### What you will do
Find every line in the records below that contains "than", and copy it.
Segment Open
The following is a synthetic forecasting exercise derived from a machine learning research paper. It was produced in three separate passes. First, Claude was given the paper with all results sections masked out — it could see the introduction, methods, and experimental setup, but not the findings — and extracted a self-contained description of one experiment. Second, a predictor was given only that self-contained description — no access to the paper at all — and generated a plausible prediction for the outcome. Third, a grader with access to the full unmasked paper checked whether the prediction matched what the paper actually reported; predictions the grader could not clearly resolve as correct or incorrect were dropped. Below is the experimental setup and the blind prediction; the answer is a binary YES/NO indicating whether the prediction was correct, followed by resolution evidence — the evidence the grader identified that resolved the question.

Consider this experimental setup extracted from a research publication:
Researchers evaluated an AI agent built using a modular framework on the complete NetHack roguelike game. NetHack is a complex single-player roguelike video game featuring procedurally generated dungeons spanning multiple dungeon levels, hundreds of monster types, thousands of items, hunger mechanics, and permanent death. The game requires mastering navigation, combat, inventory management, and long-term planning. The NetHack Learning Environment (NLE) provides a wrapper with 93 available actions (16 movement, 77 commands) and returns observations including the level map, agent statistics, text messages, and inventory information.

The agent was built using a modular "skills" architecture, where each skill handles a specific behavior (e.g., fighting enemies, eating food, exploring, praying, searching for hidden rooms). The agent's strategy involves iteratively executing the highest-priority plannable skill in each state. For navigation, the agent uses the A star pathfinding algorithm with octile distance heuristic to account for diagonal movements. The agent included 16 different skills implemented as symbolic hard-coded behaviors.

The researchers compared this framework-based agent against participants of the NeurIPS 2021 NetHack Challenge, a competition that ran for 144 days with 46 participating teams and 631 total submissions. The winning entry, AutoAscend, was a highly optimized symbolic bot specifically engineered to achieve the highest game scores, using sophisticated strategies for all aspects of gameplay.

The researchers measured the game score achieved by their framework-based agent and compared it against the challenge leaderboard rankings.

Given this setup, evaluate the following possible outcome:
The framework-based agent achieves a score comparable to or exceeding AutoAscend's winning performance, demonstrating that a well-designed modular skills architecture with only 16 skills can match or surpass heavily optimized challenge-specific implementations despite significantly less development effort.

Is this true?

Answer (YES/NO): NO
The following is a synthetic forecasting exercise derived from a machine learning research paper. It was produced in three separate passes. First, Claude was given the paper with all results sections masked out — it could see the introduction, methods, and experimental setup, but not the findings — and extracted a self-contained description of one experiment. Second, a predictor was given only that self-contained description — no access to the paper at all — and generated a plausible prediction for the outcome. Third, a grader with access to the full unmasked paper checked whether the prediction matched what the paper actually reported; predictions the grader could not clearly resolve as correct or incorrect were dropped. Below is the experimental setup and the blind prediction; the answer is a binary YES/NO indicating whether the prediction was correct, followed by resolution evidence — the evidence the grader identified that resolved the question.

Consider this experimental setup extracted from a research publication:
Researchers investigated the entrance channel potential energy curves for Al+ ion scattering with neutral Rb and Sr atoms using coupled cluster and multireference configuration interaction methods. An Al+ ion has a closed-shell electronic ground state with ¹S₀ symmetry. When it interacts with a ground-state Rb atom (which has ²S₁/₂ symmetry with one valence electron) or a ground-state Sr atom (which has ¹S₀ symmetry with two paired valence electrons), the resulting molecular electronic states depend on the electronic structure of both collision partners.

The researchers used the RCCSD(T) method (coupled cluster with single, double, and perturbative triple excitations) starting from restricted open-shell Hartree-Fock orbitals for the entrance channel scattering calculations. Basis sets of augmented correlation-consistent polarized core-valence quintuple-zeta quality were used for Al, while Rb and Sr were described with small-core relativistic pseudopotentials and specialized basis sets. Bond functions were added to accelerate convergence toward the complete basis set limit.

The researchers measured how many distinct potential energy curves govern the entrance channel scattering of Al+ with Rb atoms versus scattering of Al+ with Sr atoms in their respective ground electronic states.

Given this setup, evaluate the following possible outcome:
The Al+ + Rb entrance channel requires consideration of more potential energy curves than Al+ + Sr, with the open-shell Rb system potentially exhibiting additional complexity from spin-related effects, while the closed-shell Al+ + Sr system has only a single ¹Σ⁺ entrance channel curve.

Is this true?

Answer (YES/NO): NO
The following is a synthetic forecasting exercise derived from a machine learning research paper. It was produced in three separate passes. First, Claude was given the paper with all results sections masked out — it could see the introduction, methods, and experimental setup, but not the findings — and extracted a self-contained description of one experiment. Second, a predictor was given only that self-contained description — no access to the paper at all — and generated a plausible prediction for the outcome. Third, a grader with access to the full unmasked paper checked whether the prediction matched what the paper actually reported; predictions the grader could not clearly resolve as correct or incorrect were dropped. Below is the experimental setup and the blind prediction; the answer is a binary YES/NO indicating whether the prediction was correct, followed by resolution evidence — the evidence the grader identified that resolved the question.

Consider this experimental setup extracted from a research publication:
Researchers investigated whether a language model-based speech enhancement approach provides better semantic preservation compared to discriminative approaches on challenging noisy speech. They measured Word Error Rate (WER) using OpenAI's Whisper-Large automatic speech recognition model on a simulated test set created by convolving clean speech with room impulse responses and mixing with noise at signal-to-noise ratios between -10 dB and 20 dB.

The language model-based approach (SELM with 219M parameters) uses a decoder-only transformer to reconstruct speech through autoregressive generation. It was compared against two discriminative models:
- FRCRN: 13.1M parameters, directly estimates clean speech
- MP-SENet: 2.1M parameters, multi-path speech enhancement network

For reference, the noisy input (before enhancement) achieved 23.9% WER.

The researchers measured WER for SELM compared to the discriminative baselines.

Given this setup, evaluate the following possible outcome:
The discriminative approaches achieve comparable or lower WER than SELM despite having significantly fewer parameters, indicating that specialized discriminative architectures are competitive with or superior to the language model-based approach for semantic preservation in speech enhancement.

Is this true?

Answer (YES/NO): YES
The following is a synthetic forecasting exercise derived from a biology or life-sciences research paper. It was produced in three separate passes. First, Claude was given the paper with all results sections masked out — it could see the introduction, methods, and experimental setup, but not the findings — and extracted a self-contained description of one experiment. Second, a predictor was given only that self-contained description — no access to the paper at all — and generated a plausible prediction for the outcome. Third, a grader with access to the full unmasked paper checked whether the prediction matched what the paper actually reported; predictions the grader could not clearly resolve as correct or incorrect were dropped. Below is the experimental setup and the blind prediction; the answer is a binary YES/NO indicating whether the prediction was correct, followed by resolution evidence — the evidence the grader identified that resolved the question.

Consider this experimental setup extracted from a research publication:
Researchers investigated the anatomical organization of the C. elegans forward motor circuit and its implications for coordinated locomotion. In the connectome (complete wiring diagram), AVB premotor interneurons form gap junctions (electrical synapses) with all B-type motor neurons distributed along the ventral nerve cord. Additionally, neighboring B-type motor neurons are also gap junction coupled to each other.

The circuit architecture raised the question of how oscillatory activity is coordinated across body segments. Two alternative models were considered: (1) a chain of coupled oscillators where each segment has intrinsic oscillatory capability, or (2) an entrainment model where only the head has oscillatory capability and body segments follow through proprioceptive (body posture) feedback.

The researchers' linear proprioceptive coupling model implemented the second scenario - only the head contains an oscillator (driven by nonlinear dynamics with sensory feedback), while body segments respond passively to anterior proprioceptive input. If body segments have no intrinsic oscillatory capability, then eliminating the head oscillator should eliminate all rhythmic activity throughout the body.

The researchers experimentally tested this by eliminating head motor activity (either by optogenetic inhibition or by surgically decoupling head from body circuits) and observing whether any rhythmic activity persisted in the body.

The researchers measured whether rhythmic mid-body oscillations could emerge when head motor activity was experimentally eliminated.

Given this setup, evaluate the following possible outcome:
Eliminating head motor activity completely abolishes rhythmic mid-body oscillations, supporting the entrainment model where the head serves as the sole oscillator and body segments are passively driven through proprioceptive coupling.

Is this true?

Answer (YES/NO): NO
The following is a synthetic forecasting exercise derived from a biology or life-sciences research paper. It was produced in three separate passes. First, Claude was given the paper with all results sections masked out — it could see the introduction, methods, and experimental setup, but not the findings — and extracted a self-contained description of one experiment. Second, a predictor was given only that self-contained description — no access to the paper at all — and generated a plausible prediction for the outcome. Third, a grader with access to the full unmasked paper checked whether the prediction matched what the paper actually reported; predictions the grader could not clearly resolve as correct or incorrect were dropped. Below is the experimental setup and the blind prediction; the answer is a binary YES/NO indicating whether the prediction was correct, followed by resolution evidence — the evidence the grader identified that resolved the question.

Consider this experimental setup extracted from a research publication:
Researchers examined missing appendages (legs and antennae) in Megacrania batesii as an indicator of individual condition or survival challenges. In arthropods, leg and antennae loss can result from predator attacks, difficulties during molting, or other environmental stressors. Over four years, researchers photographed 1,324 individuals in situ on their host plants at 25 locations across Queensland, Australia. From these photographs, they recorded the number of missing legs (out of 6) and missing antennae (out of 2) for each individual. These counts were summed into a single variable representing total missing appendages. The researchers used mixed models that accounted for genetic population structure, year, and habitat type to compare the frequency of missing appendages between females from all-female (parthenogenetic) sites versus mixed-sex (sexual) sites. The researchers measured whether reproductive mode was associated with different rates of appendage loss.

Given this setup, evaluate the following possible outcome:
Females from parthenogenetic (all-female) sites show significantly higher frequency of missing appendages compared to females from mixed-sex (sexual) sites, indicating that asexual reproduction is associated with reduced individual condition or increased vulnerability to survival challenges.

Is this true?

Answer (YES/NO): NO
Segment Closed
### Result of this task
The Al+ + Rb entrance channel requires consideration of more potential energy curves than Al+ + Sr, with the open-shell Rb system potentially exhibiting additional complexity from spin-related effects, while the closed-shell Al+ + Sr system has only a single ¹Σ⁺ entrance channel curve.
The discriminative approaches achieve comparable or lower WER than SELM despite having significantly fewer parameters, indicating that specialized discriminative architectures are competitive with or superior to the language model-based approach for semantic preservation in speech enhancement.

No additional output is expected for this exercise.